Problem to work on: Nothing but the lines from the one with "La roseraie du" through the end of the data should be set down, each exactly as written, and no picture should be included.

Listed entries:

╔══

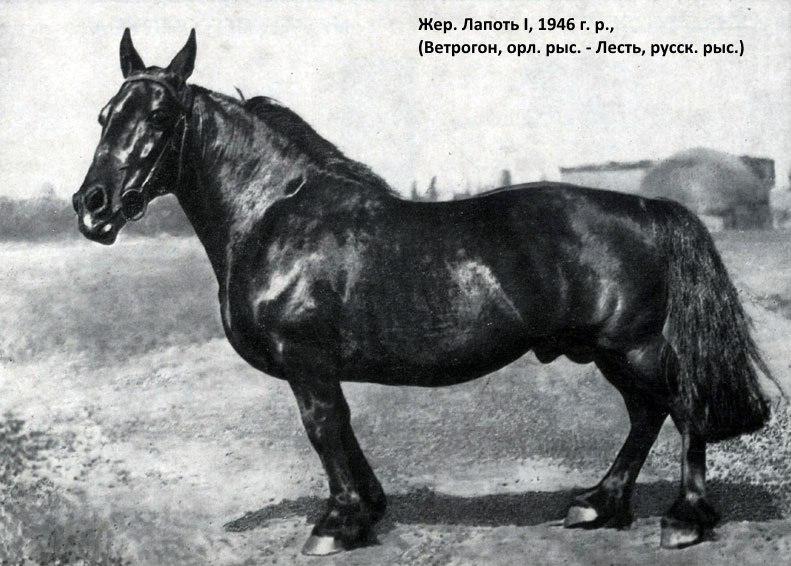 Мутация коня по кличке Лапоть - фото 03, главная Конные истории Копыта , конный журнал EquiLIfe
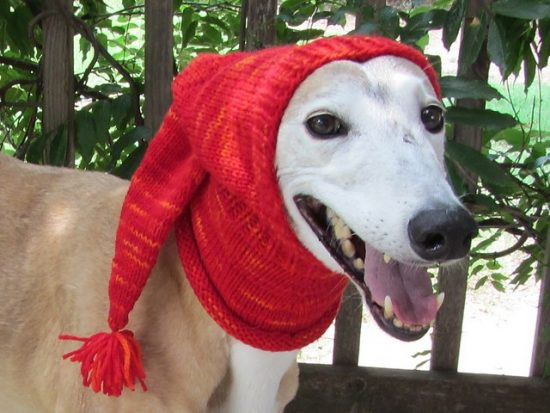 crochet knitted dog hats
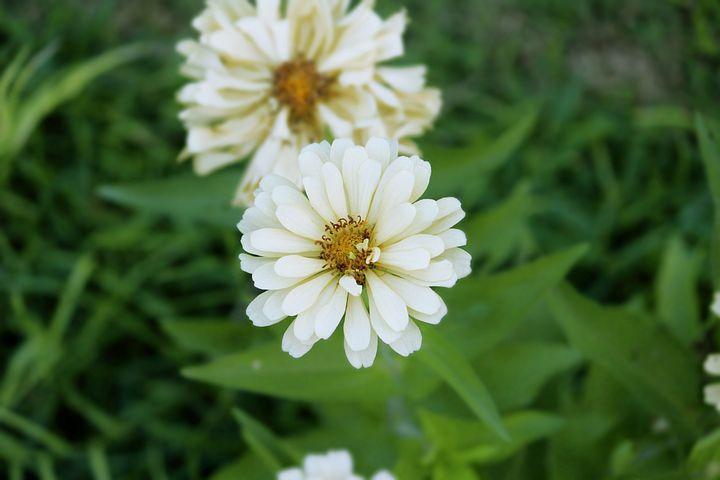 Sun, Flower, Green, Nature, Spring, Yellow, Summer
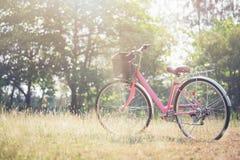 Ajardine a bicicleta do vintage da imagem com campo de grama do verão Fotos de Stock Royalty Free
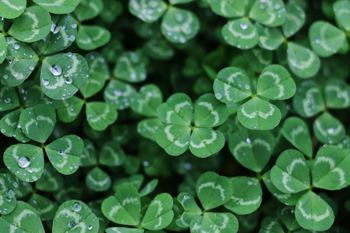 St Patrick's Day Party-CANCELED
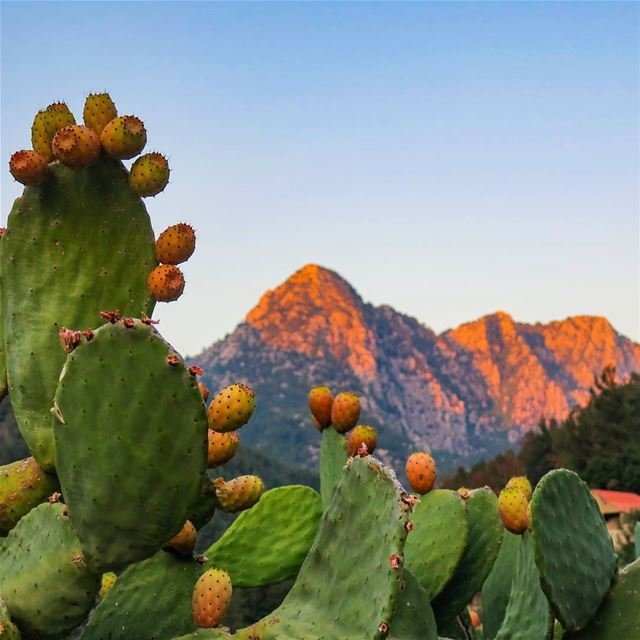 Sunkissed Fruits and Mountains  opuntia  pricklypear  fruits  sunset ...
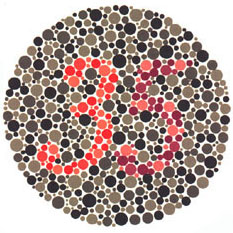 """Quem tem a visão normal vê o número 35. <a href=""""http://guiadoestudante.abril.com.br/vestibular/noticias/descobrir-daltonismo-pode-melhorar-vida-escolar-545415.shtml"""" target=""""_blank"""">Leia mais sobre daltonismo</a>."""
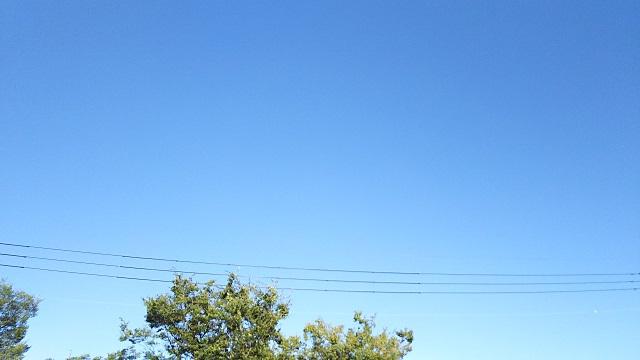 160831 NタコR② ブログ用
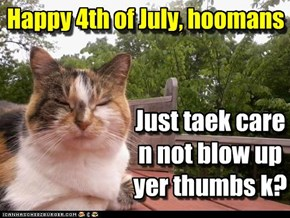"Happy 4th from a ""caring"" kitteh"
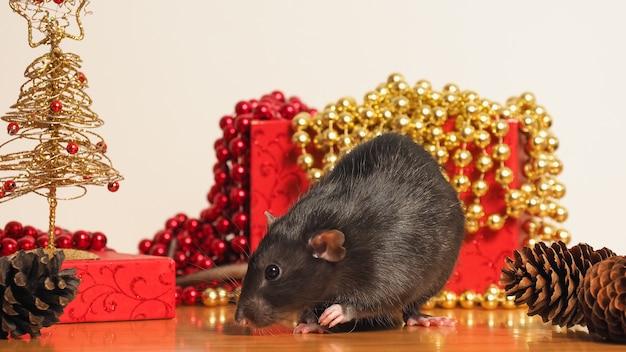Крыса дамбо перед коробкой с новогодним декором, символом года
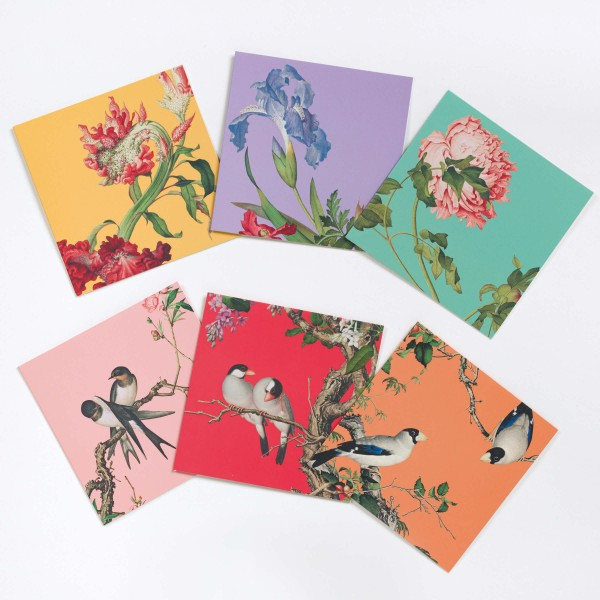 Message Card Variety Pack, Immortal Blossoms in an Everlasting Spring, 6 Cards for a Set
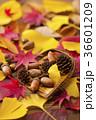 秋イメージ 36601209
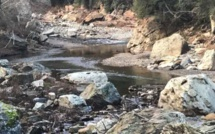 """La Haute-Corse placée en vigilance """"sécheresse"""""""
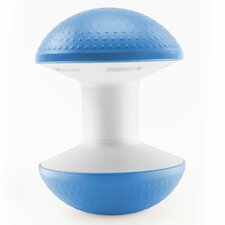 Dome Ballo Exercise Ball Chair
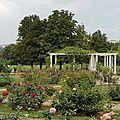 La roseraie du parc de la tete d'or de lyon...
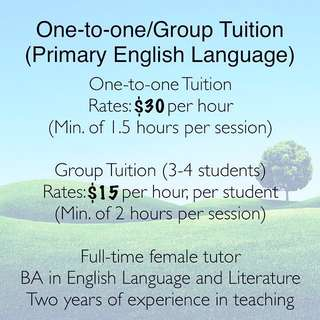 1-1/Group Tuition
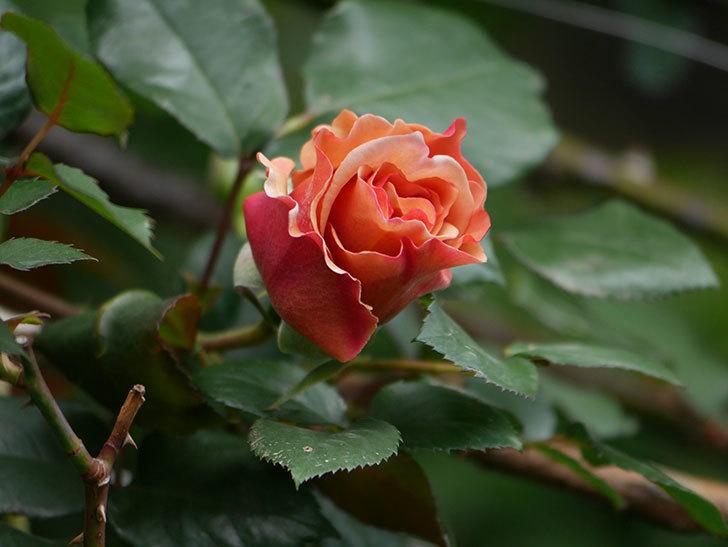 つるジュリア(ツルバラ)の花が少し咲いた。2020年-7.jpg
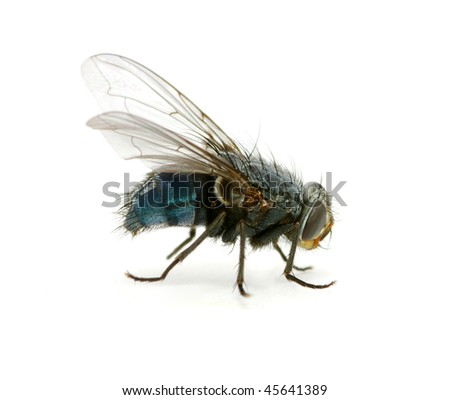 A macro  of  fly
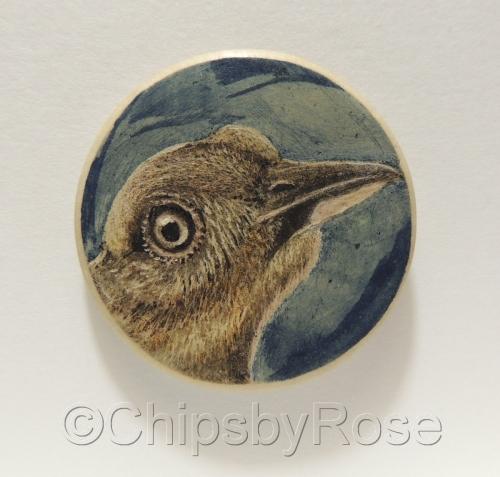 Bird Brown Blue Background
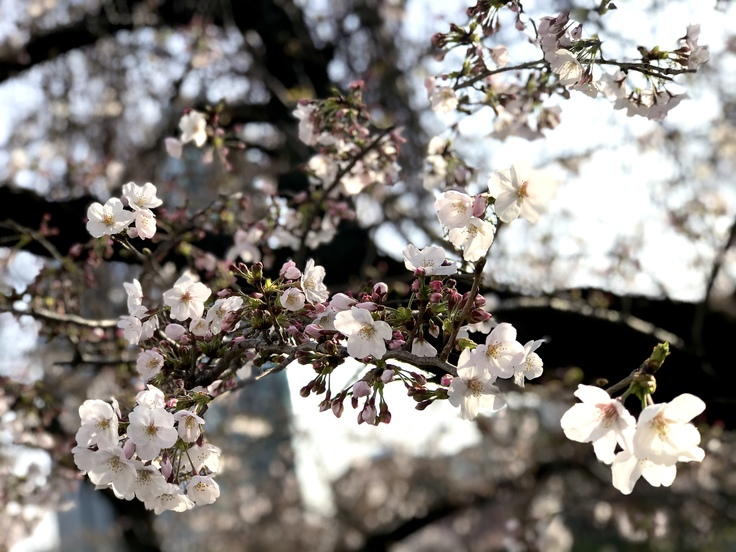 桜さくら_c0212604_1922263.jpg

╚══

Written answer:
 La roseraie du parc de la tete d'or de lyon...
 1-1/Group Tuition
 つるジュリア(ツルバラ)の花が少し咲いた。2020年-7.jpg
 A macro  of  fly
 Bird Brown Blue Background
 桜さくら_c0212604_1922263.jpg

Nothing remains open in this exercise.